• **Collected data entries**:
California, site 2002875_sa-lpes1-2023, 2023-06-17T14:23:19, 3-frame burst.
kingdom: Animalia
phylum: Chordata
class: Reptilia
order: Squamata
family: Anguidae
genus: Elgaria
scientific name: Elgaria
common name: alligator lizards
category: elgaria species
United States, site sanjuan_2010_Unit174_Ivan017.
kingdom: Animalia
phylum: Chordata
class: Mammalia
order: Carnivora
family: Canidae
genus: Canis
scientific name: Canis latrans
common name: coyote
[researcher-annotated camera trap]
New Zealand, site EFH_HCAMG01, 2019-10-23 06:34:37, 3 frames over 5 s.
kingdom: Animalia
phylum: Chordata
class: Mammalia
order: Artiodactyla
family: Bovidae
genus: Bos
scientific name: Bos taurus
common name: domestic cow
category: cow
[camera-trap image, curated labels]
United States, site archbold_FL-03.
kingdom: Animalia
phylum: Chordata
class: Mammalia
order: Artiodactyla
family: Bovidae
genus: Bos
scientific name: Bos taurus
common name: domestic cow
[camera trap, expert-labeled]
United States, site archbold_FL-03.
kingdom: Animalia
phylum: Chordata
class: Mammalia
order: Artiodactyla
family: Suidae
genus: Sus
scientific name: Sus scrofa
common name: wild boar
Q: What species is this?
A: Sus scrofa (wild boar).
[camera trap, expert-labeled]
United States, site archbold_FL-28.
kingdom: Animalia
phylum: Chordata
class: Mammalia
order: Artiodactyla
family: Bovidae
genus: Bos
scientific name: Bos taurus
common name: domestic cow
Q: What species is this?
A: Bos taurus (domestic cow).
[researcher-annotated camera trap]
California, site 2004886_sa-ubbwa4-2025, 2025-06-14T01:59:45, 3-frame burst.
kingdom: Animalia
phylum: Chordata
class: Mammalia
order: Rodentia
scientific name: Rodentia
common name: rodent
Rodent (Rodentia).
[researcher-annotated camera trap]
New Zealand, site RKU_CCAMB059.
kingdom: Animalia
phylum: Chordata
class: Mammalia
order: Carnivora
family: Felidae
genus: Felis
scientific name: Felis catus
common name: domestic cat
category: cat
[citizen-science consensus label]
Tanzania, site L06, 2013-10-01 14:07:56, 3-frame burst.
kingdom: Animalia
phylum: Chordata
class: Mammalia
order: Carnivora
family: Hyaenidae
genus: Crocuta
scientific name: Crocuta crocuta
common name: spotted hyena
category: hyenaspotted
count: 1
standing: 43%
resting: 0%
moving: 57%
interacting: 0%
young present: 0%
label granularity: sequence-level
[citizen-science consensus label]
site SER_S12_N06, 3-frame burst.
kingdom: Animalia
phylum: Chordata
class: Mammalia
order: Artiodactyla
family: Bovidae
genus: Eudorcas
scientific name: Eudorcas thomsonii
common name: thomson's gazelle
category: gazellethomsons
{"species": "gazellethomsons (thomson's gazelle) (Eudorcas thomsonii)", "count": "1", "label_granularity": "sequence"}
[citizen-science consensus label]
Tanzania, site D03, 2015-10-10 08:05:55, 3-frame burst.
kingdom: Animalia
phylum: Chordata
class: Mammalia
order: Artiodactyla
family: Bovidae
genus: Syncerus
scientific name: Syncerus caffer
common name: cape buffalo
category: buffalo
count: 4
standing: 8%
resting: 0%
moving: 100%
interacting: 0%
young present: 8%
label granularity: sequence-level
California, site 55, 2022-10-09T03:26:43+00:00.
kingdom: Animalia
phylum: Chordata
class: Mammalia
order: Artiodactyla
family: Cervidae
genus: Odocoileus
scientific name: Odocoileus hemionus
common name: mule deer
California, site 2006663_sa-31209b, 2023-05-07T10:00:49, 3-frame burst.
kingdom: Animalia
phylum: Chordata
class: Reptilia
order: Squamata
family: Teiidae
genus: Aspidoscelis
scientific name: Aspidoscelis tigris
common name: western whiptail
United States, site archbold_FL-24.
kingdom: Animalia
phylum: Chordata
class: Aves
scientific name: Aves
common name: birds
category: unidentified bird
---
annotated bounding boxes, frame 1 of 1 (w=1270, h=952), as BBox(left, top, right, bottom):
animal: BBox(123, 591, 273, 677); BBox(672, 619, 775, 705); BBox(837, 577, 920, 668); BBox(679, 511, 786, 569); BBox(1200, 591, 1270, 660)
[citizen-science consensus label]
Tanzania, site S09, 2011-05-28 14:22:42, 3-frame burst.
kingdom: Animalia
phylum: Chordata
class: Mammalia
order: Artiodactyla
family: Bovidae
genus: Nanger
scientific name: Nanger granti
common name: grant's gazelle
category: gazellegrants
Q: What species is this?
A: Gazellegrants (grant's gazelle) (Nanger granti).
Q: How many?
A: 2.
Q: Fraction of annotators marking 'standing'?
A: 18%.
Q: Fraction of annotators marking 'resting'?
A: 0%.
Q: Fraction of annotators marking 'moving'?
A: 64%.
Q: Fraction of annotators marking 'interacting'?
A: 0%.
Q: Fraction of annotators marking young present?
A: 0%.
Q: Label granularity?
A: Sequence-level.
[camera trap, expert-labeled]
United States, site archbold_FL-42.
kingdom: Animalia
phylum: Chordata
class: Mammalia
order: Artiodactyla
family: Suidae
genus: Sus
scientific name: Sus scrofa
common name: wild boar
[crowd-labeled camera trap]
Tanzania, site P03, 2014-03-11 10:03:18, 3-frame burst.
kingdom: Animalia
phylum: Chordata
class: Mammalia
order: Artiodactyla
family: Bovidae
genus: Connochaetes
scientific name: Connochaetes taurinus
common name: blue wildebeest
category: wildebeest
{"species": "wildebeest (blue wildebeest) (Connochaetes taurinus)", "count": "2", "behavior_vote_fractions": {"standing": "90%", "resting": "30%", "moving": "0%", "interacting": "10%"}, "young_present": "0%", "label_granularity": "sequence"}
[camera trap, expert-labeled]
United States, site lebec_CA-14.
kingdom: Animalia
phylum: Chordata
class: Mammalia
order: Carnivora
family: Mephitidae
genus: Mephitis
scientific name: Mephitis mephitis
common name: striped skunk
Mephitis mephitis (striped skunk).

• **Exercise requirements**: Which lines in the data above hold the string "category"? Show each one.

• **Problem solution**:
category: elgaria species
category: cow
category: cat
category: hyenaspotted
category: gazellethomsons
category: buffalo
category: unidentified bird
category: gazellegrants
category: wildebeest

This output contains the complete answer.